▶ [TO-DO ITEM A] In the news article on Stansted price controls, what cost did BAA estimate for the new runway at Stansted?
▶ [TO-DO ITEM B] Using the news article on Stansted price controls, explain why the low-cost carriers that use Stansted are refusing to pay for the new runway.
▶ [TO-DO ITEM C] Continue the news article on Stansted price controls after its final paragraph.

(EXTRACT TO READ Opens)

Britain's airport regulator recommended the scrapping of price controls at Stansted yesterday in what would amount to the biggest shake-up in the regulation of the industry for 20 years.
The Civil Aviation Authority proposed that when new landing charges are set for BAA's South-east airports for 2008 onwards, they should apply only to Heathrow and Gatwick. The regulator said that at Stansted the market should be allowed to determine the level of charges.
The move could have a profound impact on government plans to build a second runway at the Essex airport. Ryanair, the biggest user of Stansted, said it could lead to "price gouging" by BAA.
BAA has estimated the cost of the new runway at £2.7bn but the low-cost carriers which use Stansted maintain it could be built for less than £1bn and are refusing to pay for what Ryanair's chief executive Michael O'Leary has claimed will be a "gold-plated Taj Mahal".
The proposal came as the Office of Fair Trading prepares to refer BAA's south-east airports monopoly to the Competition Commission. This could lead to a two-year investigation culminating in the break-up of the company. There is a growing belief that BAA's new owner, the Spanish toll roads operator Ferrovial, may decide to pre-empt the competition authorities by announcing its own plans to break up the company, possibly by selling off Gatwick.
In addition to its proposals for Stansted, the CAA also angered airlines at Heathrow by proposing an increase in charges of between 4 and 8 per cent a year in real terms between 2008 and 2013 to finance £3.3bn of expenditure at the two airports over the five-year period. This could mean a £4.50 increase in charges per passenger to nearly £14.
British Airways said it was "extremely disappointed" at the CAA's proposals which would mean a further 50 per cent increase in landing charges. Virgin Atlantic accused the regulator of being "more of a lapdog than a watchdog".

(EXTRACT TO READ Closes)
(STORED DATA Opens)

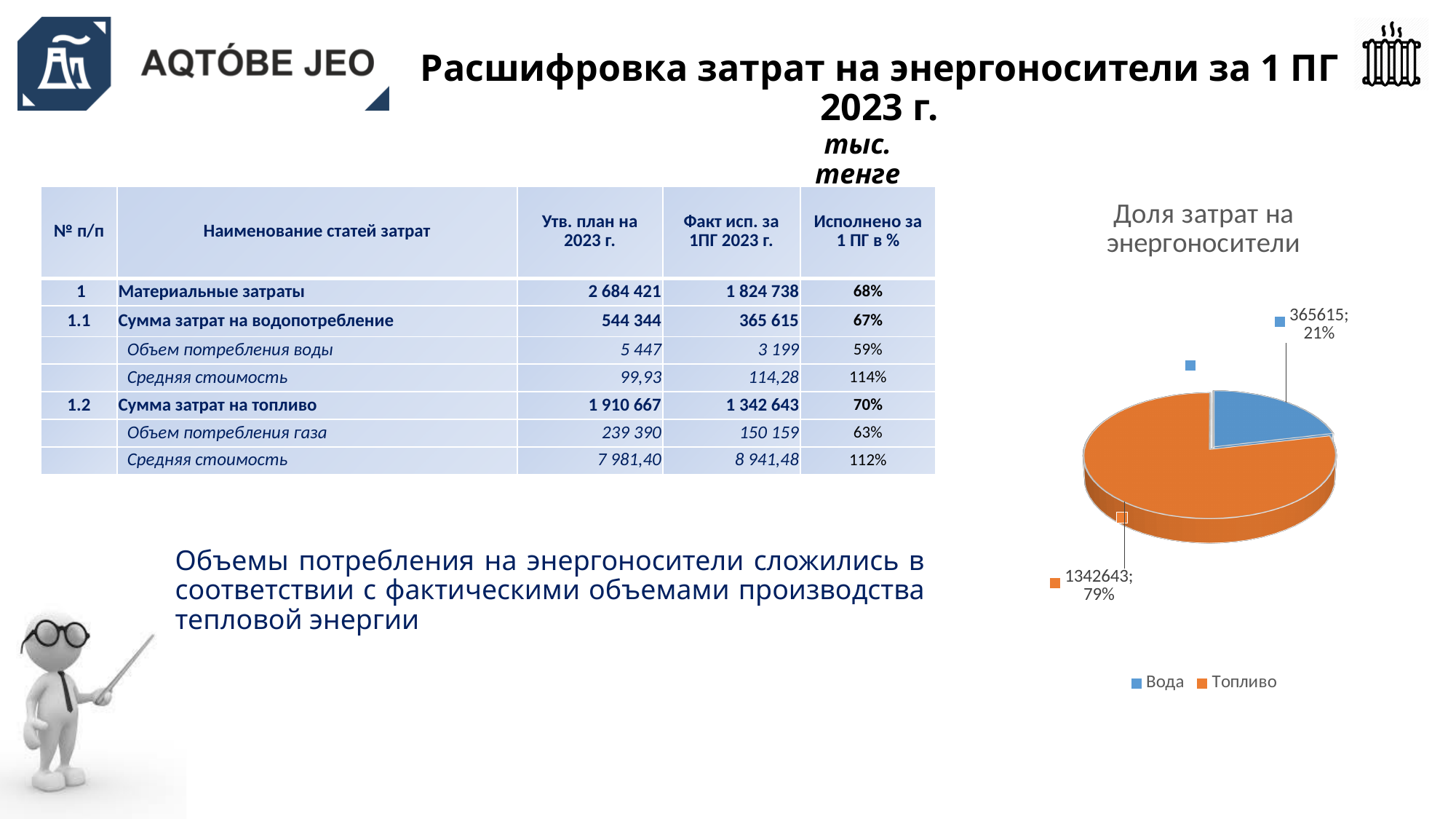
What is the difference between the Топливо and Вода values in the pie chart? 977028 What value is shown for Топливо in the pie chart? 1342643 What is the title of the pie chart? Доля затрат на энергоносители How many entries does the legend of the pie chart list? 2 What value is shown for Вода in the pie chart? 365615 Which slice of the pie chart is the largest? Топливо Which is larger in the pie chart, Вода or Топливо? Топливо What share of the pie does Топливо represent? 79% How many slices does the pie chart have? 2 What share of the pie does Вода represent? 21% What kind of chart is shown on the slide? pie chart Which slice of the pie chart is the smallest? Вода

(STORED DATA Closes)

▶ [EXERCISE OUTPUT A] BAA estimated the cost of the new runway at £2.7bn.

▶ [EXERCISE OUTPUT B] BAA has estimated the runway's cost at £2.7bn, but the low-cost carriers maintain it could be built for less than £1bn. They are therefore refusing to pay for what Ryanair's chief executive Michael O'Leary has called a "gold-plated Taj Mahal."

▶ [EXERCISE OUTPUT C]
However, BAA itself said it was unhappy with the proposals, saying they were unsatisfactory and gave cause for "significant concern".
The CAA is proposing to cut the allowed rate of return at Heathrow from its current level of 7.75 per cent to 6.2 per cent, while Gatwick's will go down to 6.7 per cent.
In evidence to the regulator, BA had wanted BAA's cost of capital to be cut to 5.6 per cent, which would have meant charges at Heathrow rising by no more than the rate of inflation.
The 4-8 per cent increase in charges that the CAA is proposing to allow at Heathrow compares with a request from BAA for a 12.5 per cent rise. At Gatwick it wanted a 2.5 per cent increase whereas the regulator has suggested a range varying from a 2 per cent increase to a 2 per cent cut.
Harry Bush, the CAA's director of economic regulation, denied that the scrapping of price controls at Stansted cast doubt over the building of a second runway, arguing that leaving it to market forces might even speed up the project.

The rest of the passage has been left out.